In less than a month now I'll be reaching the ripe young age of 34. Sounds . . . scary? No. The number of years I've spent on the Blue Planet so far does not scare me, yet. Mature. Yes, but - I've somehow been born mature, always 'older' than I actually was at the time, and somehow all-knowing of the world and its secrets. Too knowing for my own good. That does not mean I haven't made mistakes. There have been mistakes galore for the 30 something years but I'm not in the retrospective mood this year. Some of the bigger ones have been rehashed too many times for my own good, some lessons learned, yes, some progress at forgiving myself made, but for what I consider the biggest ones - no, no scratching beyond their surface value and I know this is something that would have to happen, eventually.
It's summer, my favorite time of the year, and although it hasn't been covering itself in glory this time around (I'm talking to you, oh Gods of rain, yes, you heard me), I enjoy it. I enjoy the warmth, the sun, the fruit, the lazy feeling, the empty Belgrade, and only regret not getting to go to the seaside this year, due to the planned vacation dates being too close to my actual due date. I guess summer is also what makes my birthdays more tolerable and somehow always taken more lightly than what the numbers suggest. Everything is less serious in August.
The birthday this year gets me closer to another birthday - of my unborn child, and that's what sets the tone for being 34. Will everything be all right? Will I give birth to a healthy child? How will my older daughter cope with the new addition to the household? Will I make mistakes as a parent of two? Will those mistakes be the ones that my kids resent me for in their 20s or 30s? How will I cope with two kids? Am I going to go mental for a few months like the last time around? Am I ever again coming back to myself, to what I want, need, wish and be free to do it? How much adjustment will it take? Will the compromises ever stop? How will my marriage be affected by all this?
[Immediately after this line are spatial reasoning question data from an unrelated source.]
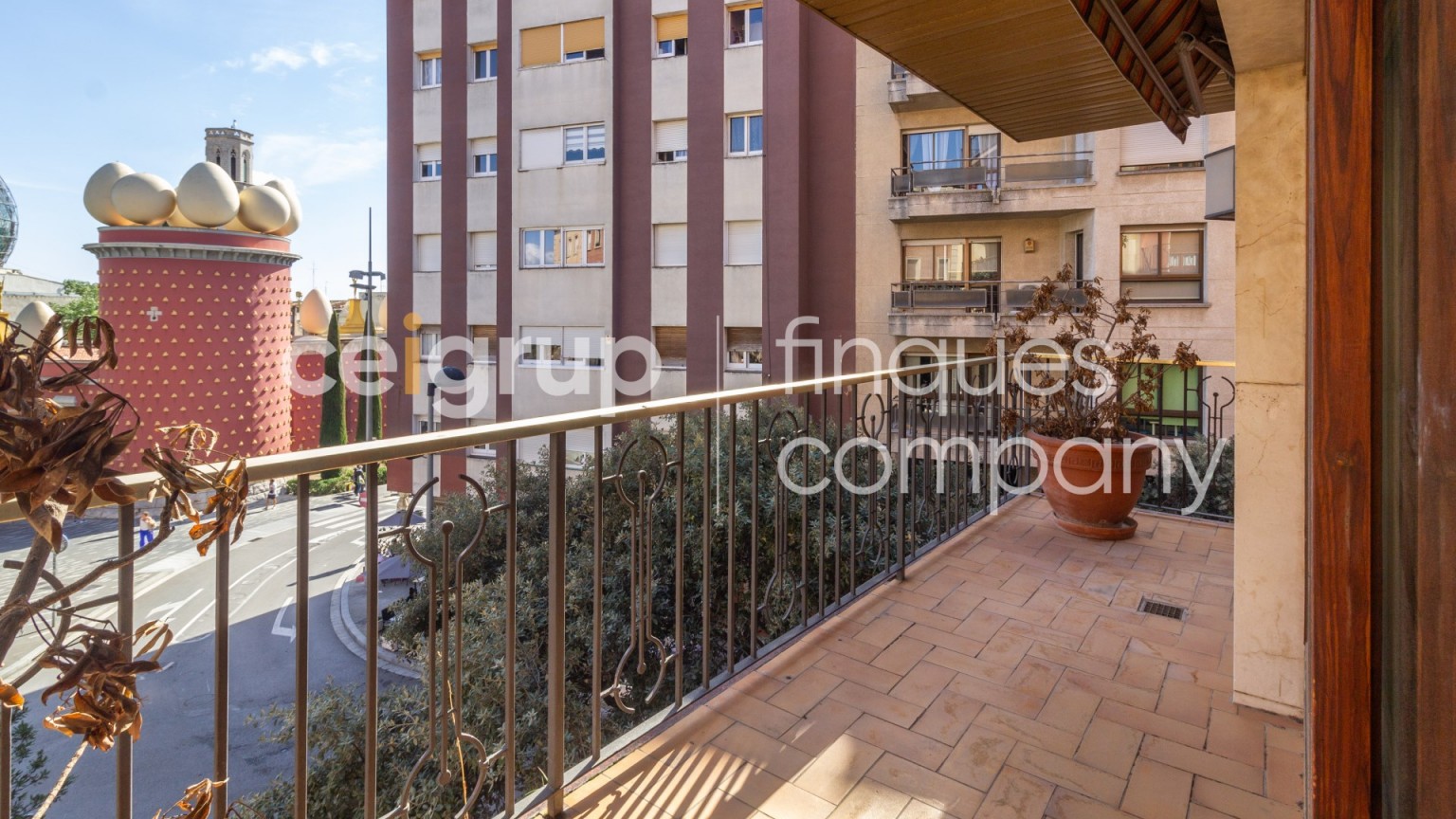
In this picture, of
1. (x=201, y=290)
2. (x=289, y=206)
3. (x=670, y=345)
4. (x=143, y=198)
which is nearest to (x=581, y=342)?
(x=670, y=345)

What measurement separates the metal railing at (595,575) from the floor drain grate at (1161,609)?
0.97 meters

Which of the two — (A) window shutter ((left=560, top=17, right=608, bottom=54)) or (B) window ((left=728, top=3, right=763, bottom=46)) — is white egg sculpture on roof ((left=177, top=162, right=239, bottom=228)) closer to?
(A) window shutter ((left=560, top=17, right=608, bottom=54))

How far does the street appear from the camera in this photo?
8523 mm

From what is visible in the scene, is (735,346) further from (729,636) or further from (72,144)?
(72,144)

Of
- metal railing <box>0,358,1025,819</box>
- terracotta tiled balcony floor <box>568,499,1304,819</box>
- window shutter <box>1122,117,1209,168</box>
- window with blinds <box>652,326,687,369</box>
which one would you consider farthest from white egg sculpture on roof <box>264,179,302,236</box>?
terracotta tiled balcony floor <box>568,499,1304,819</box>

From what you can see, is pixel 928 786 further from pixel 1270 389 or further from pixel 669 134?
pixel 669 134

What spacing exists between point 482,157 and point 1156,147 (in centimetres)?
1510

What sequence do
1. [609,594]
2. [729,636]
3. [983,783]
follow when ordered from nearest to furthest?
[983,783] < [729,636] < [609,594]

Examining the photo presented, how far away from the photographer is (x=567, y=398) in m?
17.1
Doubt much? Yes. Worry much? Oh, yes, definitely. Scared? Way too much. I am scared of this new chapter in my life more than I'd like to admit. But that's me. I'm always scared and worried in advance. And than when it's time to perform/take the test/pass the exam, everything usually falls into place and happens the way it should. It's not always the way I expect it to be, though, but that does not mean that it ends up badly, no.
I have an impression that I'm breathing hard these days, catching my breath, getting ready for the ride of my life. I know nothing will ever be the same. I don't know how will it turn out and what to expect. Am I ready? I don't know that either. All I know is that when it starts happening, I'll manage, hell, I'll even do a stellar job at times, or less of a good one at other moments, but I'll give it my all and I won't be looking back. And I won't be doing it on my own.
I hope the number 34 brings joy and good times for my family. I hope it brings that feeling of being good in your own skin and the ever-elusive peace of mind. I hope it brings clarity, reason, purpose and significance. I hope it adds to an improved version of me.